CS 533 - Intelligent Agents and Decision Making
Winter 2009


Overview

In this course we will study models and algorithms for automated planning and decision making. The content will be divided into three main sections. First, we will study classical STRIPS planning where the environment is assumed to be deterministic and fully observable. We will cover the basic algorithmic paradigms including: partial-order planning, constraint-based planning (GraphPlan and Satplan), and heuristic-search planning. Next, we will study planning in the context of Markov decision processes (MDPs) where the environment is allowed to be stochastic. We will cover the basic theory and algorithms for explicit state-space MDPs. In addition, we will discuss exact and approximate techniques for factored state-space MDPs. Finally, we will study the basic theory and algorithms for reinforcement learning, where the agent is not given a model of the environment, but instead must learn to act in the world via exploration.

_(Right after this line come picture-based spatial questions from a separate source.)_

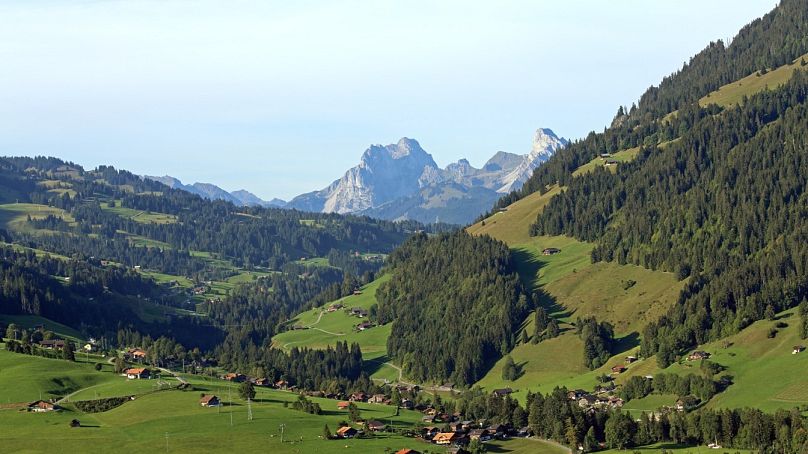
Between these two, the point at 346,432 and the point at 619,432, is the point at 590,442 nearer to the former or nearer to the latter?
the point at 619,432

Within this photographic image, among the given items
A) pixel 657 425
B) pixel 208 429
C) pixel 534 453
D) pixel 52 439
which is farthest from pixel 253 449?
pixel 657 425

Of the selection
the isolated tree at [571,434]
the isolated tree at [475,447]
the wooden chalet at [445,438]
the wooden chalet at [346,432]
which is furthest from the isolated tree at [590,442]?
the wooden chalet at [346,432]

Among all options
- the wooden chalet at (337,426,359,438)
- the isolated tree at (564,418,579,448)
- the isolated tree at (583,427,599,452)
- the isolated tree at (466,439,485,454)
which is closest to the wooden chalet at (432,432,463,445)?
the isolated tree at (466,439,485,454)

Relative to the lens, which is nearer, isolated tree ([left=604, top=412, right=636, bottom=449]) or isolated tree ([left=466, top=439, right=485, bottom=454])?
isolated tree ([left=604, top=412, right=636, bottom=449])

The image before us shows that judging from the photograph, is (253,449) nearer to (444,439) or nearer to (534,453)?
(444,439)

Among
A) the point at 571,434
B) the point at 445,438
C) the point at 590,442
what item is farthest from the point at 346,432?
the point at 590,442

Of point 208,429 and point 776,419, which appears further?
point 208,429

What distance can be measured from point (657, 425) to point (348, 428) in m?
52.7

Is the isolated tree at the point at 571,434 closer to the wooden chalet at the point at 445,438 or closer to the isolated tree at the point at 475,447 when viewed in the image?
the isolated tree at the point at 475,447

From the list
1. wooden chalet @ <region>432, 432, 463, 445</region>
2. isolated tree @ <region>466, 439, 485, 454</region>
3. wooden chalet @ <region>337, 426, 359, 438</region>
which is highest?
wooden chalet @ <region>337, 426, 359, 438</region>

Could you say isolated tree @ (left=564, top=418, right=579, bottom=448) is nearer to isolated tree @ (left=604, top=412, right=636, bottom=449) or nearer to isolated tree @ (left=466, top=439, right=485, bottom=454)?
isolated tree @ (left=604, top=412, right=636, bottom=449)

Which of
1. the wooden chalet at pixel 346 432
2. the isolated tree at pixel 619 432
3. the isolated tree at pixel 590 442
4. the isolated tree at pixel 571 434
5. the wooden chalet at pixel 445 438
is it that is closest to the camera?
the isolated tree at pixel 619 432

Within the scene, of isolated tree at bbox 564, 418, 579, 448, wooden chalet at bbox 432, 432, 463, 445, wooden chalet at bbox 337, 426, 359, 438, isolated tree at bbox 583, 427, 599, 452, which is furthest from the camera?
wooden chalet at bbox 337, 426, 359, 438

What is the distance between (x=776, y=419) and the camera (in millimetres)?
177750
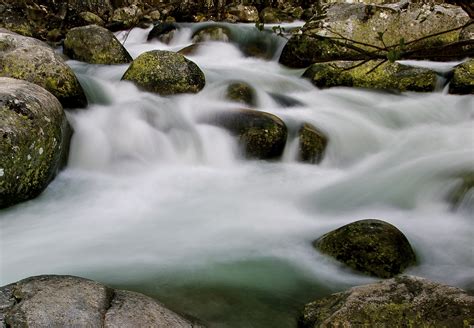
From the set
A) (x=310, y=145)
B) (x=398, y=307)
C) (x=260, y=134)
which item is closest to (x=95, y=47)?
(x=260, y=134)

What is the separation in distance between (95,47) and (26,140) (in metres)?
4.89

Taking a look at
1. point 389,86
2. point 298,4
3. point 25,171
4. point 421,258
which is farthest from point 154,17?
point 421,258

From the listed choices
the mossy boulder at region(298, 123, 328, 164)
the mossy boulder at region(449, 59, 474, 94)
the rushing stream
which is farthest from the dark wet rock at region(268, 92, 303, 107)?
the mossy boulder at region(449, 59, 474, 94)

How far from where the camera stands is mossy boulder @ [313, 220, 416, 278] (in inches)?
146

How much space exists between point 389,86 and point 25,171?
7016 millimetres

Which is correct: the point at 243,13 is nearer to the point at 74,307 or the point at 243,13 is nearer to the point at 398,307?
the point at 398,307

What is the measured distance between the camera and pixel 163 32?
12.5 meters

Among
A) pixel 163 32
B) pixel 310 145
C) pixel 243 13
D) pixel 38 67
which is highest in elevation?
pixel 243 13

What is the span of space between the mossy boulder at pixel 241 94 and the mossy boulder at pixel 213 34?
174 inches

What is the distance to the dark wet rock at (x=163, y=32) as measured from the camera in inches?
490

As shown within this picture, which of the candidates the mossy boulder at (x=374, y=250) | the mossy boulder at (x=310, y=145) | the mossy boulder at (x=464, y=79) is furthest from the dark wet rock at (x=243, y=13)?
the mossy boulder at (x=374, y=250)

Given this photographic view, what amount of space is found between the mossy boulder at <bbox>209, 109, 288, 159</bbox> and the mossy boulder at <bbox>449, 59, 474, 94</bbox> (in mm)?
4085

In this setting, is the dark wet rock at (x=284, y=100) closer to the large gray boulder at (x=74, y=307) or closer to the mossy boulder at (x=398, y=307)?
the mossy boulder at (x=398, y=307)

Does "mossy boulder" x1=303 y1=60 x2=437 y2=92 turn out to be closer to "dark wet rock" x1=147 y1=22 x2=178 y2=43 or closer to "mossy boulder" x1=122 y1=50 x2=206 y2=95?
"mossy boulder" x1=122 y1=50 x2=206 y2=95
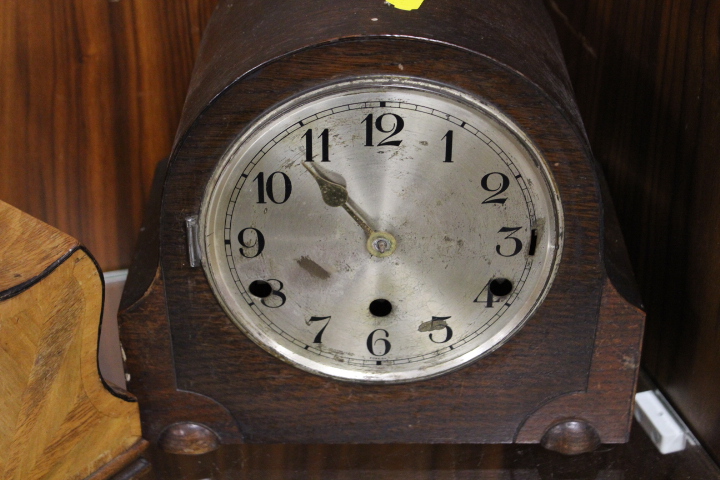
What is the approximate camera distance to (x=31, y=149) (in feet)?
5.16

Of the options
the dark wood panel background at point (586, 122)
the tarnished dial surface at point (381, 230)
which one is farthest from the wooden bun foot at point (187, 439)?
the dark wood panel background at point (586, 122)

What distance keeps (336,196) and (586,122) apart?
755 millimetres

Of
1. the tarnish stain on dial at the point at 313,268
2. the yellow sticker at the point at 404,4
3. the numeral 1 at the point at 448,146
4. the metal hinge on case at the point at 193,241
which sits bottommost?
the tarnish stain on dial at the point at 313,268

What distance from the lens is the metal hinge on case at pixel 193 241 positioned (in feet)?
3.67

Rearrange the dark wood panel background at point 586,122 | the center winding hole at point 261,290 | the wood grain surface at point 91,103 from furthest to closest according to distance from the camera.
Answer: the wood grain surface at point 91,103
the dark wood panel background at point 586,122
the center winding hole at point 261,290

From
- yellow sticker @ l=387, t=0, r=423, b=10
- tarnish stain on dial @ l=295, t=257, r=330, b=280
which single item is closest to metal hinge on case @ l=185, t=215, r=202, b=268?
tarnish stain on dial @ l=295, t=257, r=330, b=280

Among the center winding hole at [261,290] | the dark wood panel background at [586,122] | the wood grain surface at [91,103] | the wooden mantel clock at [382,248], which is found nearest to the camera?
the wooden mantel clock at [382,248]

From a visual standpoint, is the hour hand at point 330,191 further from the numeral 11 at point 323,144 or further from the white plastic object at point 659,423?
the white plastic object at point 659,423

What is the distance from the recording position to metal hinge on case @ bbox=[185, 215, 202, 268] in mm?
1118

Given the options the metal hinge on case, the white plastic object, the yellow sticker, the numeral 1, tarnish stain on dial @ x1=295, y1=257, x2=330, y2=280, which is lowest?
the white plastic object

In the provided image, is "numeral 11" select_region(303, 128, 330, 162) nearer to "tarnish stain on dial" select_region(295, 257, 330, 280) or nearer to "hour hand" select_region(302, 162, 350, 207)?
"hour hand" select_region(302, 162, 350, 207)

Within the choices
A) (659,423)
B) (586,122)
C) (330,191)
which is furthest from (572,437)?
(586,122)

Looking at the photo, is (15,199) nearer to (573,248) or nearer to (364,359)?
(364,359)

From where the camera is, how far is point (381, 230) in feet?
3.75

Learning Objectives of the Course:

1. Understand the primary paradigms and algorithms for propositional STRIPS planning.

2. Understand the basic theory and definitions of Markov decision processes.

3. Understand the basic algorithms for solving explicit state-space MDPs: value iteration, policy iteration, linear programming.

4. Understand sampling-based techniques for Markov decision processes.

5. Understand algorithms for solving factored Markov Decision Processes.

6. Understand basic reinforcement learning algorithms for explicit state-spaces, both value based and policy-search-based.

Exams

There will be two exams:
Exam I: TBA
Final exam: TBA

Assignments

The assignments in this course will consist of written problem sets, 2 mini-projects, and a final project.

Grades

The final grade will be calculated as follows: midterm 20%, final 30%, final project 20%, problem sets and mini-projects 30%. In all cases, however, the judgment of the instructor determines the final grade. In particular, class participation can affect a student's final grade.

Honor Code

Collaboration on assignments problems is permitted; copying of solutions or code is not. The work you hand in should be your own. Students should indicate on their homework, the names of all collaborators. While some students find studying together to be quite beneficial and enjoyable, I strongly encourage you to attempt to solve homework problems on your own first, as this is the only way to ensure that you have mastered the material. Generating solutions is much different than verifying solutions.